Brute force attack: The brute force attack is a very basic cryptanalytic attack that involves using all possible combinations until the correct one is reached. Of course, this is more a theoretical approach rather than a real implementation, and depending on the number of possible combinations, it can take a long time to complete. With modern encryption techniques, such an attack would take many years to complete.
Capture and replay: This attack is one in which valid data is fraudulently captured and re-transmitted. There are several counter-measures to avoid such attacks. One such measure is using session tokens. These tokens are used as a part of the encryption system. Each token is valid only for a particular session; the token (and the transmissions derived from that token) cannot be used in another session. One-time passwords are very similar to session tokens except that they are used to authenticate individual transactions in a session. However, these are difficult to be implemented in one-way systems.

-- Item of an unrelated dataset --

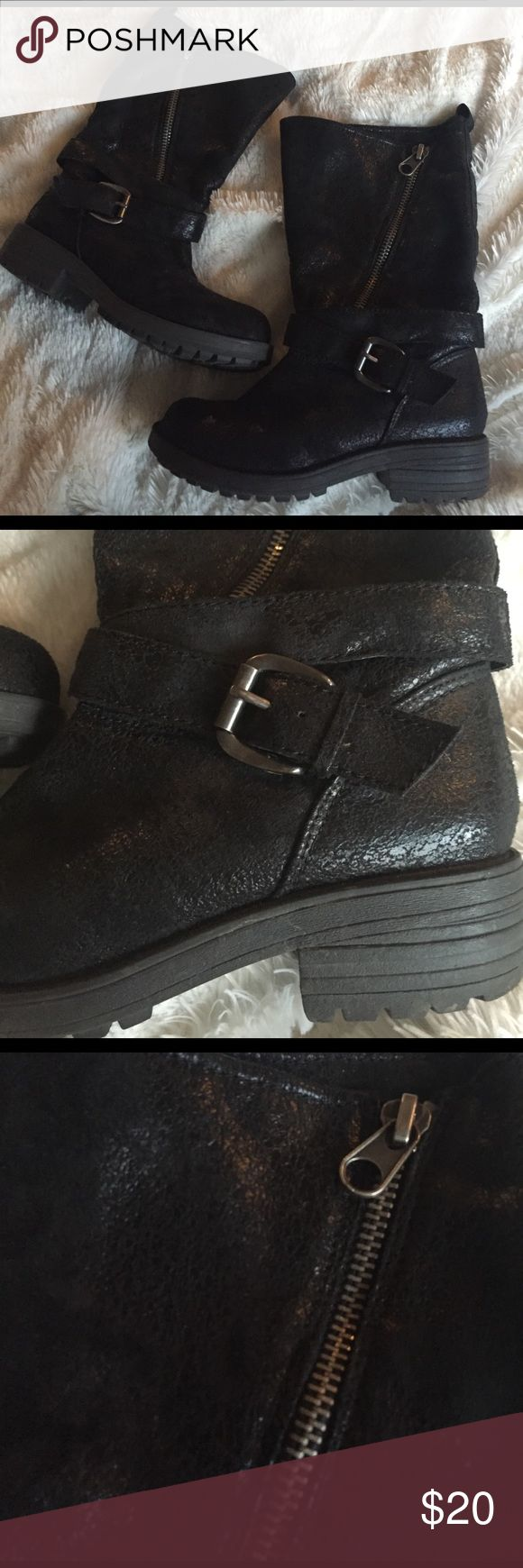 Big Buddha Fleece Lined Mid Calf Boots Super cute and comfy with fleece on the inside. Shiny cracked leather look on the outside. Cool buckle and zipper detailing. In great condition. Big Buddha Shoes Combat & Moto Boots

Check the integrity of your data: The message authentication code is a short piece of information added to a data transaction and used to authenticate a message and to provide data integrity. The data integrity assures the detection of accidental and intentional message changes, while the authenticity assures the message’s origin. This does not provide the privacy aspect but more the authentication.
Note the time: Time-stamping is another way of preventing a capture-and-replay attack. It involves sending periodic time-stamped messages. At the receiver end, the time-stamp is compared to a local estimated one within a reasonable tolerance level. This poses some special design challenges.
A time-keeping source
To overcome some of today’s major security threats, we are proposing a system that features a concept of limited time valid data packet. In other words, every data packet that the transmitter/encoder is sending over the air has time limited validity. Even though, in essence, the data packet itself is perfectly valid in terms of proper encryption and data contained, the data packet is valid only for a very limited time period. A capture and reply attack would have very little success in attacking such a system. This is because such an attack involves capturing a data packet and then re-transmitting it at a later time; butthe data packet is only valid for the time frame for which it was transmitted at.
To implement this, each data packet needs to include a time stamp. Thus, the transmitter needs to have a time-keeping source. The easiest way to achieve this is by using a crystal oscillator (a 32.768 kHz crystal is a good choice). Today’s microcontrollers feature crystal-driven time-keeping peripherals that can work even in low power states. Thus, the processor can keep track of time even in sleep mode. Any other time-keeping method can be used as well, provided that it features a good stability over time and temperature.
At the other end: On the decoder side, a similar time-keeping mechanism is being used (if not the same). The first time an encoder is paired with a decoder, the decoder stores information such as serial number and its timer value. It then stores a delta time value that represents the time difference between the encoder and the decoder on-board timers. At this time, the encoder is synchronised with the decoder. At a later time, when a transmission from the encoder is being received, the decoder evaluates the time value that it expects (based on the decoder’s timer and from the encoder’s last saved time-stamp) with the time-stamp from the encoder. If the two values match, the decoder will take the appropriate action (i.e., open a door).
However, the receiver/decoder side needs to support not just one, but many more such encoders. So, it needs to have different time values for all encoders paired with the decoder. Obviously the decoder cannot implement many such timers. The solution is to use a single timer on the decoder side and use time delta values for each encoder. These time delta values for each encoder need to be saved in non-volatile memory. When a data packet arrives from the encoder, the decoder will read the saved time delta value for that particular encoder and use its current timer value to estimate the timer value sent by the encoder. The decoder will, again, compare the two time values and if they match (or there are acceptable small differences), it will appropriate action.
The whole synchronisation mechanism is built around free-running timers, both on the encoder side and the decoder side. Ideally, these timers will run synchronously and will be in constant synchronisation.